I can count at least a dozen engagements in the last two years, during the first week of which I’ve been sent a list of the business ideas collected from the team. It invariably runs to several pages and is overwhelmingly tactical: each idea an extension of what’s already being done – another training course, another work-book, another conference – all of which will inevitably have diminishing returns. They’re attractive because they’re easy to deliver and they feel low-risk, but each one adds complexity, increases workload and ultimately creates the RNIB situation, which they summed up as: “highly complex, very manual, built on outdated infrastructure and neither efficient nor scalable”.
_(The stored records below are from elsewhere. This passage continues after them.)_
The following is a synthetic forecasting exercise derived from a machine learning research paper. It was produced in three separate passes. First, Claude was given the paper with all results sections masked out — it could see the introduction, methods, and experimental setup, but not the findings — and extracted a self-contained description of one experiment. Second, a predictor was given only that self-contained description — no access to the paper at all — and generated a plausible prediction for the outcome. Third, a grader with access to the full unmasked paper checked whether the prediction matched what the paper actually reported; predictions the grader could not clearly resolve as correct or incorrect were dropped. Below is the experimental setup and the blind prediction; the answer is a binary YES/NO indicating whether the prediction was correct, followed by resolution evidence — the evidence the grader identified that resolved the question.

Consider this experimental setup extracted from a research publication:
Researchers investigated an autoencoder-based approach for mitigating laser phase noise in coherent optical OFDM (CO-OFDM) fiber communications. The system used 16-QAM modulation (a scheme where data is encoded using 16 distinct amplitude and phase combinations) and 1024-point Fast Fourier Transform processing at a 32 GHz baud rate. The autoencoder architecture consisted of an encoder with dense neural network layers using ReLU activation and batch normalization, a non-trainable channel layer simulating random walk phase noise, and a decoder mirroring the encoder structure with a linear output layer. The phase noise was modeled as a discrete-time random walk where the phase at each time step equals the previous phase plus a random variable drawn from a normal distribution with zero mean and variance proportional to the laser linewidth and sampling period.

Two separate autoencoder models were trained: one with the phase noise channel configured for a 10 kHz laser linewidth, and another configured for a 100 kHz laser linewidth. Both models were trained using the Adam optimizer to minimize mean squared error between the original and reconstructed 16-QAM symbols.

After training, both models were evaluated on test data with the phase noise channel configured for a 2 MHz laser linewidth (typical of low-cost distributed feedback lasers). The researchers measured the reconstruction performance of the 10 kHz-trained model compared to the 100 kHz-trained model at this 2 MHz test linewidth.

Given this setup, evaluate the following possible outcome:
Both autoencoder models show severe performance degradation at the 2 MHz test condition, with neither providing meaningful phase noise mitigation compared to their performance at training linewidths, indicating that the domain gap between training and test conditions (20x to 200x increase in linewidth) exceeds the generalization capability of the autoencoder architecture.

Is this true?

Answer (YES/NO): NO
The antidote to that RNIB situation is to have a clear commercial strategy, based around a small number of big opportunities. To get that, just ask yourself: where is the greatest market opportunity, who will be the paying customers, what are the problems you can help them solve, and why should they use you? They’re simple questions, but their power is in the way they shift the conversation from “what else can we sell”, to “how can we best solve their problem”. And you’ll know it’s working when your marketing changes from “these are the services we offer” to “these are the results we can help you achieve”.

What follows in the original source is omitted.